По шпалам, потом по седым от пыли кривым и тесным проулкам с малорослыми в садах домами, там, там и там повитыми царским виноградом по верх окон, а то и по самое темечко красных черепичных крыш, правимся к центру города, справляясь про дорогу у встречных.
Шли мы с час, а может, за компанию и все два, только замечаю я, что с устали бредём мы все медленней, всё тяжелей, и чувствую я, явственно так чувствую, как с проголоди кишки у меня с лёгкими перепутались. Не до разбору, кто на кого рыкает, только эти рыканья беспрестанные, чистые тебе мотогонки под рубахой. Да что мотогонки! Как громыхнёт, как громыхнёт – искры из глаз горстями!
Вязанка посмеивался, посмеивался да ка-ак ахнет во всё горло:
- – Ррревела э буррря, гггроом гррремел,
- Во мрраке э ммолнии блистааалиии…
– Кончай блистать, – толкаю его локтем в грудки. – Это у меня первый гром. А первый гром весною – признак наступающего тепла.
– Тепло нам не в беду. Только я знаю от тебя и другую примету: гром долго гремит – ненастье установится надолго.
Сказал он это, когда уже отсмеялся, сказал совсем серьёзно и в печали задержал на мне глаза.
– Не каркай, ворон чёрный.
А Вязанка и впрямь черней чёрта, перечернел на солнце, загорел так.
В молчании одолели проулка ещё два. Поглядывать поглядывали друг на дружку, а все так, без речей. Не тянулись больше его слова к моим словам.
Наконец я громко спросил:
– А ты есть хочешь?
На удивленье, он не расслышал:
– Чего?
– Ушки по утрам мой… Есть, говорю, хочешь?

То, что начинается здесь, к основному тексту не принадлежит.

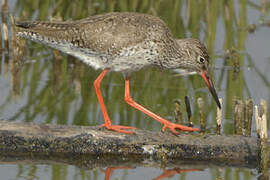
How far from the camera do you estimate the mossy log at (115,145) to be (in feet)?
28.2

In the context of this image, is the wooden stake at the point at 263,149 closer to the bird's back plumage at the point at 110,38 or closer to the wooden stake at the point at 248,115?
the wooden stake at the point at 248,115

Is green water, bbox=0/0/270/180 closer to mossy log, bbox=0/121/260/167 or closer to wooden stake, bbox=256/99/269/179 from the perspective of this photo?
wooden stake, bbox=256/99/269/179

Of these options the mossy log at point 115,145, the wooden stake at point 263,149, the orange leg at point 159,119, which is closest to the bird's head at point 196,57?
the orange leg at point 159,119

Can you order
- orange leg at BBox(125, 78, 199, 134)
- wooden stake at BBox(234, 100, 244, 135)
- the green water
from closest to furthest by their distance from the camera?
the green water, wooden stake at BBox(234, 100, 244, 135), orange leg at BBox(125, 78, 199, 134)

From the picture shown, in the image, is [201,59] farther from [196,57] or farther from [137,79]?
[137,79]

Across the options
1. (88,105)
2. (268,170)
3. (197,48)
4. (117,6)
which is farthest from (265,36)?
(268,170)

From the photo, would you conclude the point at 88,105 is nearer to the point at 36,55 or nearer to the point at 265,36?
the point at 36,55

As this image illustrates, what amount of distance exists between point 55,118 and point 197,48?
234 cm

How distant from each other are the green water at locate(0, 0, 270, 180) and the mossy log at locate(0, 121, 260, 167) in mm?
244

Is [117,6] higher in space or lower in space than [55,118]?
higher

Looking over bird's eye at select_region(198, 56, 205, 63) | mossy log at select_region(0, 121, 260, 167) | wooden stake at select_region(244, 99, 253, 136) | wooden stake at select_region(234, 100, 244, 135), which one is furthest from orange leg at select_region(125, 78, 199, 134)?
bird's eye at select_region(198, 56, 205, 63)

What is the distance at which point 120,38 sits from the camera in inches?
373

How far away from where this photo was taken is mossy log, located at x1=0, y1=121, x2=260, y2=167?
8602mm

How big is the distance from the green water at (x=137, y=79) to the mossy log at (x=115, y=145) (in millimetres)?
244
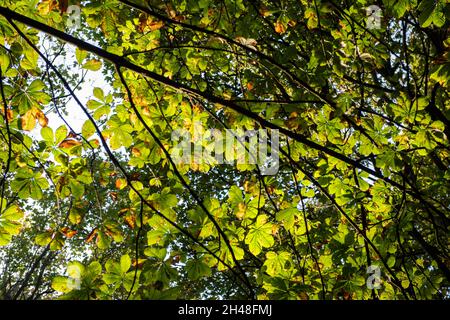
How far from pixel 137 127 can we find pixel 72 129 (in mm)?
392

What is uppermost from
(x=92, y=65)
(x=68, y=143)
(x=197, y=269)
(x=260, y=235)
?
(x=92, y=65)

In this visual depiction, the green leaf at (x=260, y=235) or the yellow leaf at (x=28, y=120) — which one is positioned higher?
the yellow leaf at (x=28, y=120)

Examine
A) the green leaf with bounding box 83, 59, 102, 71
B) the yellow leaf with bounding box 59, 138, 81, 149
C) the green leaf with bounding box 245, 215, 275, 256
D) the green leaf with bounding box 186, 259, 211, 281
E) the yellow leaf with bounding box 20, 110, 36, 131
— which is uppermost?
the green leaf with bounding box 83, 59, 102, 71

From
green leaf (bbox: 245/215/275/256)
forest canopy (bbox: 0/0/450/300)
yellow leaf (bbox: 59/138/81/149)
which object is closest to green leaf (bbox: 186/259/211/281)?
forest canopy (bbox: 0/0/450/300)

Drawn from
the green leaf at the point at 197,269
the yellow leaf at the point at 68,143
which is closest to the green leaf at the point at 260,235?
the green leaf at the point at 197,269

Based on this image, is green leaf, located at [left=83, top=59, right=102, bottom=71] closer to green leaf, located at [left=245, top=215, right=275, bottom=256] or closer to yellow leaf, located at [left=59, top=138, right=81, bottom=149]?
yellow leaf, located at [left=59, top=138, right=81, bottom=149]

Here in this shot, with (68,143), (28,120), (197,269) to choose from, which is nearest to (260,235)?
(197,269)

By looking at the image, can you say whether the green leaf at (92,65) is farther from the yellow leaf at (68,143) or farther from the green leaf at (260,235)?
the green leaf at (260,235)

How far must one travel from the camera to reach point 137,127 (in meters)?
1.96

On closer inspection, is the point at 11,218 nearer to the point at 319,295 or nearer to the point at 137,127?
the point at 137,127

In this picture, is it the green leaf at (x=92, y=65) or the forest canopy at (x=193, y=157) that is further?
the green leaf at (x=92, y=65)

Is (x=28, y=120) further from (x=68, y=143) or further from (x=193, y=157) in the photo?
(x=193, y=157)

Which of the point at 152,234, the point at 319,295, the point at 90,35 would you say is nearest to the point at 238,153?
the point at 152,234

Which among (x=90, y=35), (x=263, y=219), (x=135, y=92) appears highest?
(x=90, y=35)
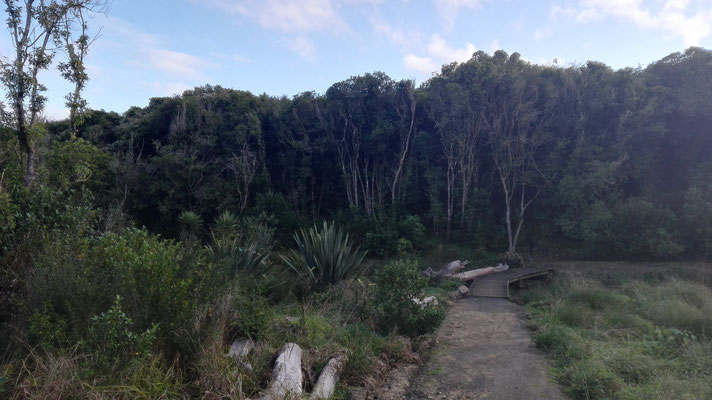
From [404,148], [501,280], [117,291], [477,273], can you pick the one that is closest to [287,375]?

– А кто не хочет? – заинтересовался Никола.
– А что будем?
– Что угоним.
– Ну-у… Я так не хочу.
– А как иначе, долговязик? Мандаринов тебе никто через забор не кинет. Моя правда.
– Правда, может, и твоя-то, а всё одно я…

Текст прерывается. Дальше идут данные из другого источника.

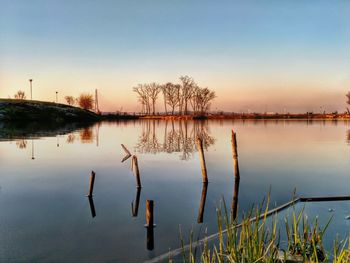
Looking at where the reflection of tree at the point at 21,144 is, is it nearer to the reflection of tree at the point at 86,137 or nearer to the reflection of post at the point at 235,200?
the reflection of tree at the point at 86,137

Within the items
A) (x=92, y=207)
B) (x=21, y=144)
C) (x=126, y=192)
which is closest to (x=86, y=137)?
(x=21, y=144)

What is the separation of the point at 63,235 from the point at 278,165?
84.9 feet

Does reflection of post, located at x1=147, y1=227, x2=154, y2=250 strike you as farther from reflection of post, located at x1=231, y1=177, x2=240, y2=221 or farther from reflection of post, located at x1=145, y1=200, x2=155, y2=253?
reflection of post, located at x1=231, y1=177, x2=240, y2=221

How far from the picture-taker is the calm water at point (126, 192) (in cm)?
1352

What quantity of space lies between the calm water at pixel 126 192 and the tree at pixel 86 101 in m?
111

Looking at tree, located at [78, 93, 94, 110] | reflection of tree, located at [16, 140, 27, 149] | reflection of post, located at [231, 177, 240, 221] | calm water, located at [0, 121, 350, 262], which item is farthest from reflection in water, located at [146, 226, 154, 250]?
tree, located at [78, 93, 94, 110]

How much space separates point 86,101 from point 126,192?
14129cm

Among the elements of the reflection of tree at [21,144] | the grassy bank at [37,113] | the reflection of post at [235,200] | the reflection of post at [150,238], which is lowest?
the reflection of post at [235,200]

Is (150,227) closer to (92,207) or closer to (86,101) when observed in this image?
(92,207)

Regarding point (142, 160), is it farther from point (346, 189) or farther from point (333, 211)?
point (333, 211)

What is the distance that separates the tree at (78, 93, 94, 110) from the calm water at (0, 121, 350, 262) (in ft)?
363

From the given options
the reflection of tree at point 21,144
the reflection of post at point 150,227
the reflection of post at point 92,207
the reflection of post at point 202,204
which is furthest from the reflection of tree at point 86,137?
the reflection of post at point 150,227

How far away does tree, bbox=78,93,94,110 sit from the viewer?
514 ft

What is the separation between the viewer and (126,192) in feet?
75.4
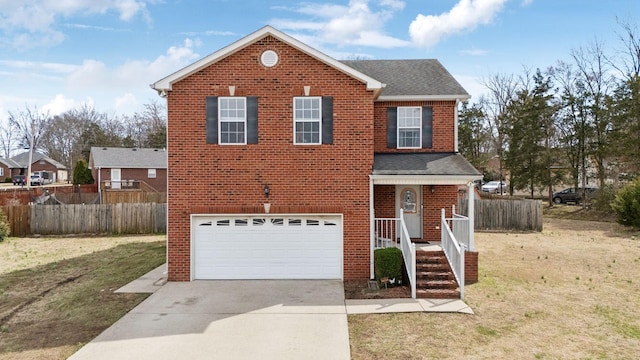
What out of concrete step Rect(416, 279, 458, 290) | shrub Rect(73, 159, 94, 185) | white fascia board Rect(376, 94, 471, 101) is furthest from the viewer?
shrub Rect(73, 159, 94, 185)

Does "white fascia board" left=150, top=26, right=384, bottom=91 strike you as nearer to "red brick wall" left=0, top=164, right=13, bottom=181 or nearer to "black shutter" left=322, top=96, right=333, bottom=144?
"black shutter" left=322, top=96, right=333, bottom=144

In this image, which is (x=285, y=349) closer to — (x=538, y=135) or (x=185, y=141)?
(x=185, y=141)

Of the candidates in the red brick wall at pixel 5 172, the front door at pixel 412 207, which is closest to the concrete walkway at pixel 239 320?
the front door at pixel 412 207

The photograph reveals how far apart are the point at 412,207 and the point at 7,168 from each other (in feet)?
238

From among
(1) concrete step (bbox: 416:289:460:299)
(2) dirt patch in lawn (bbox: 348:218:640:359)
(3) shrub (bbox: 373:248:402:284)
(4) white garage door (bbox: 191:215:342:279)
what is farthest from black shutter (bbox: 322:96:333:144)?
(2) dirt patch in lawn (bbox: 348:218:640:359)

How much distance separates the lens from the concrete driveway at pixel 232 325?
7184 millimetres

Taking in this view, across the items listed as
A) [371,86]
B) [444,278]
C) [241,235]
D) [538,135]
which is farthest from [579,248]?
[538,135]

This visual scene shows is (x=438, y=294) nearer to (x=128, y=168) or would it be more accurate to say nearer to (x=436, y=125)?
(x=436, y=125)

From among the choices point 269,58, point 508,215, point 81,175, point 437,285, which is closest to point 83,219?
point 269,58

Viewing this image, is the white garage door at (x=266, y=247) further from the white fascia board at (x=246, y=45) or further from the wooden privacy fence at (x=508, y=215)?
the wooden privacy fence at (x=508, y=215)

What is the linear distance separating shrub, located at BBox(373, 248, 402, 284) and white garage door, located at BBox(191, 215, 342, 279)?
1.29 meters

– Заладил: не хочу да не хочу! Я-то что? Колхоз – дело доброволькое… Не хочешь, ну и не хочешь. Пустой курсак тебе судья! По мне, ешь тогда хоть плакаты о вкусной и здоровой пище. Да не забывай тщательно пережёвывать!

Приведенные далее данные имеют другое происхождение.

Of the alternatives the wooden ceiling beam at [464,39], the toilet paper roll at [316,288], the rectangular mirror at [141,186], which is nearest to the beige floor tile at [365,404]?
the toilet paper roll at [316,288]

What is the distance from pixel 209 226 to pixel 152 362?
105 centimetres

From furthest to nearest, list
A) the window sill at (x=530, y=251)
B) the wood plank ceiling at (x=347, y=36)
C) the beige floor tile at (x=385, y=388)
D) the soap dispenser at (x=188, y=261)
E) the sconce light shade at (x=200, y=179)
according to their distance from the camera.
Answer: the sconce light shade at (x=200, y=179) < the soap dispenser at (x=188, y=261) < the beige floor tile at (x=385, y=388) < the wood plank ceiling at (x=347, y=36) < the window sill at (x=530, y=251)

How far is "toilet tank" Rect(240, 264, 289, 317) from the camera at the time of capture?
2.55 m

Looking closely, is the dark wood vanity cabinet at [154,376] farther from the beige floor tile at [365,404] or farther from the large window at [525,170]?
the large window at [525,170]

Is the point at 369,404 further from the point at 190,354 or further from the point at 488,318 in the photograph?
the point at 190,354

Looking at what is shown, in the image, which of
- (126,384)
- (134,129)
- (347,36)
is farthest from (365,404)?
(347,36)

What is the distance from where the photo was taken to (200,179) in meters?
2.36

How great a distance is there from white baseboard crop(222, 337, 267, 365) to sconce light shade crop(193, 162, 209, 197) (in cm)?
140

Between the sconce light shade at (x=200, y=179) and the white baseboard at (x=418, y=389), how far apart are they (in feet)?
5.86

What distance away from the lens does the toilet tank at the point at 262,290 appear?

В городе впервые проводится неделя здоровой пищи. Вдоль и поперёк на улицах плакаты – как правильно питаться. Даже узнаешь, сколько калорий в одном кочане варёной кукурузы. Целый университет для голодного!
– Арматор,[1] – мягко взяв меня за локоть, вельможным тоном говорит Вязанка – театралить, выкобениваться он спец, – вы изволите пребывать на улице Молочной.
– Откуда вы взяли, почтенный наварх?[2] – ломаюсь и я под его марку, показываю, что и для меня небесследно прошло чтение «запрещённых» морских книжек его отца, старого морского волка.